Through the "Sync," Seol-wol felt a sudden surge of Miran's aggression. It was like a wave of adrenaline that didn't belong to him.
His vision blurred, turning the edges of the room a dark, fiery red. Instead of pulling Junseo away, Seol-wol found himself grabbing Marek by the collar and slamming him against a equipment rack with a strength that shocked everyone in the room.
"Touch my brother again," Seol-wol whispered, his voice sounding deeper, almost mimicking Miran's own terrifying tone, "and I'll make sure you never walk another drill."
The room went silent.
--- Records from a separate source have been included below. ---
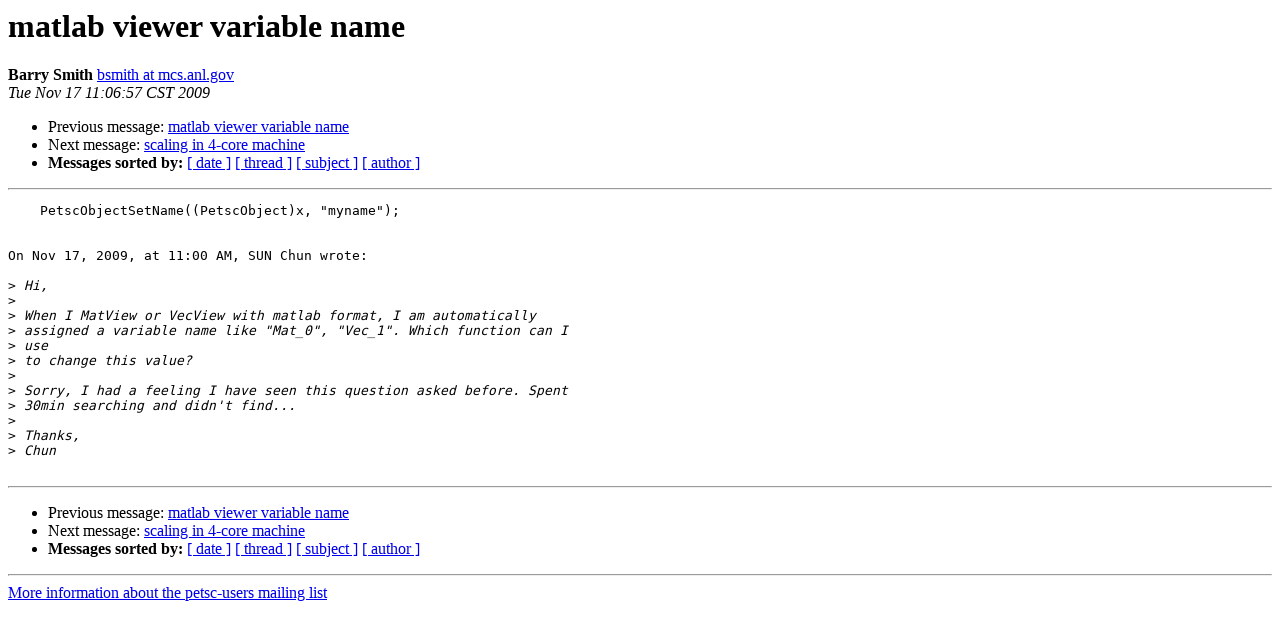

--- FILE ---
content_type: text/html; charset=UTF-8
request_url: https://lists.mcs.anl.gov/pipermail/petsc-users/2009-November/005399.html
body_size: 2770
content:
<!DOCTYPE HTML PUBLIC "-//W3C//DTD HTML 3.2//EN">
<HTML>
 <HEAD>
   <TITLE> matlab viewer  variable name
   </TITLE>
   <LINK REL="Index" HREF="index.html" >
   <LINK REL="made" HREF="mailto:petsc-users%40mcs.anl.gov?Subject=Re%3A%20matlab%20viewer%20%20variable%20name&In-Reply-To=%3C8E0BED3A-55F7-4F6E-BAAA-4EDADB1C9ACA%40mcs.anl.gov%3E">
   <META NAME="robots" CONTENT="index,nofollow">
   <META http-equiv="Content-Type" content="text/html; charset=us-ascii">
   <LINK REL="Previous"  HREF="005398.html">
   <LINK REL="Next"  HREF="005400.html">
 </HEAD>
 <BODY BGCOLOR="#ffffff">
   <H1>matlab viewer  variable name</H1>
<!--htdig_noindex-->
    <B>Barry Smith</B> 
    <A HREF="mailto:petsc-users%40mcs.anl.gov?Subject=Re%3A%20matlab%20viewer%20%20variable%20name&In-Reply-To=%3C8E0BED3A-55F7-4F6E-BAAA-4EDADB1C9ACA%40mcs.anl.gov%3E"
       TITLE="matlab viewer  variable name">bsmith at mcs.anl.gov
       </A><BR>
    <I>Tue Nov 17 11:06:57 CST 2009</I>
    <P><UL>
        <LI>Previous message: <A HREF="005398.html">matlab viewer  variable name
</A></li>
        <LI>Next message: <A HREF="005400.html">scaling in 4-core machine
</A></li>
         <LI> <B>Messages sorted by:</B> 
              <a href="date.html#5399">[ date ]</a>
              <a href="thread.html#5399">[ thread ]</a>
              <a href="subject.html#5399">[ subject ]</a>
              <a href="author.html#5399">[ author ]</a>
         </LI>
       </UL>
    <HR>  
<!--/htdig_noindex-->
<!--beginarticle-->
<PRE>
    PetscObjectSetName((PetscObject)x, &quot;myname&quot;);


On Nov 17, 2009, at 11:00 AM, SUN Chun wrote:

&gt;<i> Hi,
</I>&gt;<i>
</I>&gt;<i> When I MatView or VecView with matlab format, I am automatically
</I>&gt;<i> assigned a variable name like &quot;Mat_0&quot;, &quot;Vec_1&quot;. Which function can I  
</I>&gt;<i> use
</I>&gt;<i> to change this value?
</I>&gt;<i>
</I>&gt;<i> Sorry, I had a feeling I have seen this question asked before. Spent
</I>&gt;<i> 30min searching and didn't find...
</I>&gt;<i>
</I>&gt;<i> Thanks,
</I>&gt;<i> Chun
</I>
</PRE>


<!--endarticle-->
<!--htdig_noindex-->
    <HR>
    <P><UL>
        <!--threads-->
	<LI>Previous message: <A HREF="005398.html">matlab viewer  variable name
</A></li>
	<LI>Next message: <A HREF="005400.html">scaling in 4-core machine
</A></li>
         <LI> <B>Messages sorted by:</B> 
              <a href="date.html#5399">[ date ]</a>
              <a href="thread.html#5399">[ thread ]</a>
              <a href="subject.html#5399">[ subject ]</a>
              <a href="author.html#5399">[ author ]</a>
         </LI>
       </UL>

<hr>
<a href="https://lists.mcs.anl.gov/mailman/listinfo/petsc-users">More information about the petsc-users
mailing list</a><br>
<!--/htdig_noindex-->
</body></html>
Marek scrambled away, his eyes wide with genuine fear.
Junseo stood panting, looking at his brother with a mix of gratitude and deep suspicion.
He had never seen Seol-wol act that way—that wasn't his brother's anger. That was Konstantinov's shadow moving through Seol-wol's limbs.
Seol-wol let go of the rack, his hands trembling. He looked toward the lockers, and for a brief second, Miran gave him a slow, approving nod. It was a silent praise that felt more like a brand on Seol-wol's skin than a compliment.
"Hyung..." Junseo started, his voice back to its formal, worried state. "Your eyes... they were different."
"Let's just get back, Junseo," Seol-wol muttered, his heart feeling like it was trying to beat its way out of his chest. "Before the supervisors report us."